Patrick Taylor out with Luke Coffey

Gusty March winds, changing flows, and cold water temperatures are a few of the challenges facing White River anglers right now, but the reward for persistence could be a personal best brown trout. A few large browns came to the net in the past few days, despite overall fishing being a little slow at times. Honestly, though, it seems perfectly fair to trade a bit of grinding and struggling here and there for the opportunity to fish waters that are known to produce big brown trout.

Andrew Worthington of NY stops at White River on his way to the coast for redfish – good decision.

No two consecutive days are alike right now, with both shifty weather and water, so the White River angler has to be shifty as well, ready to adjust to each new day’s conditions. From minimum flow and delicate nymphing tactics to 17,000cfs and big bobber/worm rigs or sinking lines and streamers, and everything in between, we’re seeing it all and using it all.

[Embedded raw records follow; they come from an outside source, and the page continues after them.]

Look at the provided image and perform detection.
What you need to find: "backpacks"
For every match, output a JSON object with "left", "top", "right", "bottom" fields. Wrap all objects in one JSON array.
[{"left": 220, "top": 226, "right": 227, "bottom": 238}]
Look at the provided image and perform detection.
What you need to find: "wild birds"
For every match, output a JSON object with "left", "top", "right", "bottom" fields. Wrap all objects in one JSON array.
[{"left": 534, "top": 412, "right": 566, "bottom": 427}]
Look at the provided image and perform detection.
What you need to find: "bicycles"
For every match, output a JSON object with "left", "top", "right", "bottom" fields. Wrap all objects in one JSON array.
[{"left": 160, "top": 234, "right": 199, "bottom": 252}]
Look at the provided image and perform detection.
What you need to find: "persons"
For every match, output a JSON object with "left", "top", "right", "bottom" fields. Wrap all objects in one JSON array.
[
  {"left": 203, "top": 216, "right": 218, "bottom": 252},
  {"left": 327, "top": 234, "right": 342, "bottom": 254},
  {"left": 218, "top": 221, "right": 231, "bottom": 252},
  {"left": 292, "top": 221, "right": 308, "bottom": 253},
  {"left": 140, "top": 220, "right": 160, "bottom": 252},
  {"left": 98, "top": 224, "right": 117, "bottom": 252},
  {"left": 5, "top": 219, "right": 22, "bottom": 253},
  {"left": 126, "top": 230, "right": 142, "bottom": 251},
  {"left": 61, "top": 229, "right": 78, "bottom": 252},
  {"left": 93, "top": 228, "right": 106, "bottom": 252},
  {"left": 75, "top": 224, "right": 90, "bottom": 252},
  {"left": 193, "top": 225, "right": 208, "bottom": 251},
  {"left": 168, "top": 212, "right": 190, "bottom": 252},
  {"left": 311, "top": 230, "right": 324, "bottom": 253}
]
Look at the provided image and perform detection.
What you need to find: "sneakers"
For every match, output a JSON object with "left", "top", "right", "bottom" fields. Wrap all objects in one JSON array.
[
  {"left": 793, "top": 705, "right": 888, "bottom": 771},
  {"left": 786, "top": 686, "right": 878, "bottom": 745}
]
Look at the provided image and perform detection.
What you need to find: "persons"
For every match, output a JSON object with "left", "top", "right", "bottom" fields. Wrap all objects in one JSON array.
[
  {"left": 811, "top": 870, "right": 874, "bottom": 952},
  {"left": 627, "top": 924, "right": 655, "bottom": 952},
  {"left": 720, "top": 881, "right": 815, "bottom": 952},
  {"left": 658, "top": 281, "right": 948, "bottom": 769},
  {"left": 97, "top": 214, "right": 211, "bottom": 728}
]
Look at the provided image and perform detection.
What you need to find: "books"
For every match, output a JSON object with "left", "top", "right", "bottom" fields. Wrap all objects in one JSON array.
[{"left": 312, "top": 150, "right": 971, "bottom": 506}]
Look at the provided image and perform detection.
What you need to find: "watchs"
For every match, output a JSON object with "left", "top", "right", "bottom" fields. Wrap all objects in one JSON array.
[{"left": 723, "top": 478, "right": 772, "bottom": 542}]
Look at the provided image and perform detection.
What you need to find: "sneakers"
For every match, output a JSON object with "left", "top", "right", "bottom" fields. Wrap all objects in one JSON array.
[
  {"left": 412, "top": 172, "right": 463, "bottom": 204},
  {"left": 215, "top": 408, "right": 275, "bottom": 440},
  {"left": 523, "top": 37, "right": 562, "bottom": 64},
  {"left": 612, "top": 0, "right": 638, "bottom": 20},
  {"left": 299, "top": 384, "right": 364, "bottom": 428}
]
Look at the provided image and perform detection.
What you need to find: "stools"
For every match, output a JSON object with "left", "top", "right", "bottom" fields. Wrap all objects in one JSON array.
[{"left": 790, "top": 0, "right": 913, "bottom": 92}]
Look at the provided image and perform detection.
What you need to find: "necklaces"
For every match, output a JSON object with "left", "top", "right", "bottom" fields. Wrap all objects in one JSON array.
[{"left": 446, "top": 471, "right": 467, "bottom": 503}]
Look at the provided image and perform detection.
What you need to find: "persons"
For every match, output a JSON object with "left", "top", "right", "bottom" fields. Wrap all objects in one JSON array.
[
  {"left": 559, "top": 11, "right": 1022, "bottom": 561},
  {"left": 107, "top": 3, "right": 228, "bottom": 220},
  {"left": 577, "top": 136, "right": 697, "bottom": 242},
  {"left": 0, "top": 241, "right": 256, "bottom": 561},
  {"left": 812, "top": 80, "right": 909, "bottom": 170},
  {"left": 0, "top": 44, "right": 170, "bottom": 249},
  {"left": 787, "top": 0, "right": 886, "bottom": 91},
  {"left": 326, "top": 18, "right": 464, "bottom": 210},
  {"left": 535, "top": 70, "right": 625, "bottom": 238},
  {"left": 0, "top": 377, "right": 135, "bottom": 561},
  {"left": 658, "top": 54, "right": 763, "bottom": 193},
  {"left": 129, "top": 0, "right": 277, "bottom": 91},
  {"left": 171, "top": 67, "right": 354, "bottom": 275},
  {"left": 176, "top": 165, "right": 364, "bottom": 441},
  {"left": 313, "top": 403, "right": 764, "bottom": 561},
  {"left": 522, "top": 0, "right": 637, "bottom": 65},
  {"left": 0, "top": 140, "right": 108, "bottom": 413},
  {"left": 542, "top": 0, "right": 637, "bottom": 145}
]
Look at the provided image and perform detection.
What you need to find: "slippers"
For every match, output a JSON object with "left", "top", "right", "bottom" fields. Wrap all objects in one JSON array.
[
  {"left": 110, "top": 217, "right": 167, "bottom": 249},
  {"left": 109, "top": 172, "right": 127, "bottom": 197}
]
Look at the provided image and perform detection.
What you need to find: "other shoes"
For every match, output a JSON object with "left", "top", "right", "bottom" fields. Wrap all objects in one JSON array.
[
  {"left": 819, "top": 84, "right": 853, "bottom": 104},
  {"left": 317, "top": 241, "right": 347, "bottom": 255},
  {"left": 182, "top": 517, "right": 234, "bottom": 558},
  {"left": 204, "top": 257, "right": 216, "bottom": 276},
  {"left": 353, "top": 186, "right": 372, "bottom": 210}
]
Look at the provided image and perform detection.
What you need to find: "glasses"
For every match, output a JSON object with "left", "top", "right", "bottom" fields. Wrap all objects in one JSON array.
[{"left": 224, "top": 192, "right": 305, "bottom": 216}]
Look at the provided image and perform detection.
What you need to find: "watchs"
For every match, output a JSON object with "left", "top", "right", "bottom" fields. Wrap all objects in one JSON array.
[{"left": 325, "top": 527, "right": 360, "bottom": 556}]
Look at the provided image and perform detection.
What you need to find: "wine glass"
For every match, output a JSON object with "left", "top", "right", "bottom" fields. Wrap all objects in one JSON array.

Trevor Beaty caught this fatty while out with Morgan Guss

Today’s projection calls for a rapid increase in flow, from minimum to approximately 15,000cfs between six and nine a.m., then a decrease down to 3,500cfs by eleven a.m., and steady at that volume till evening. With ongoing maintenance scheduled on the generators, we could see deviation from that projection, though yesterday’s water release did mirror the projection. Generally speaking, it’s best to be prepared for a variety of scenarios. Minimum flow is usually accompanied by hatching caddis this time of year, and there have been some very brief windows of opportunity to capitalize on by dead drifting small nymphs (Riffle Nymph, 307 Nymph, green copper johns) and midges (DW Whitetail Midge, Super midge). Moderate to light flows of 3,500-6,000cfs have been quite common lately, and can be fished in a number of different ways. Stripping small streamers (Sparkle Minnow, Micro Changers, Mike’s Pec) on short sink tip lines is a fun way to search for fish. Dead drifting baitfish patterns like AR Beadhead and Croston’s Euro Jig Minnow will produce quality fish. Mega Worms with a Dally’s Tailwater Jig trailer is pretty effective. Heavy flows are providing brief opportunities to work large streamers (White River Deceiver, Big Johnson, Twerking Minnow) on long sink tips.

Jerry Crook from TN

Norfork is either off or running two units. When off, a quick wading trip can be accomplished with Root Beer midges and Hunchback Scuds, just plan your exit and monitor the water level. When on, dead drifting Blobs and Mega Worms with Sunday Specials or Hare’s Ear nymphs as trailers is quite effective. Croston’s Euro Jig Minnow and Lightning Bug Jigs are also great on Norfork.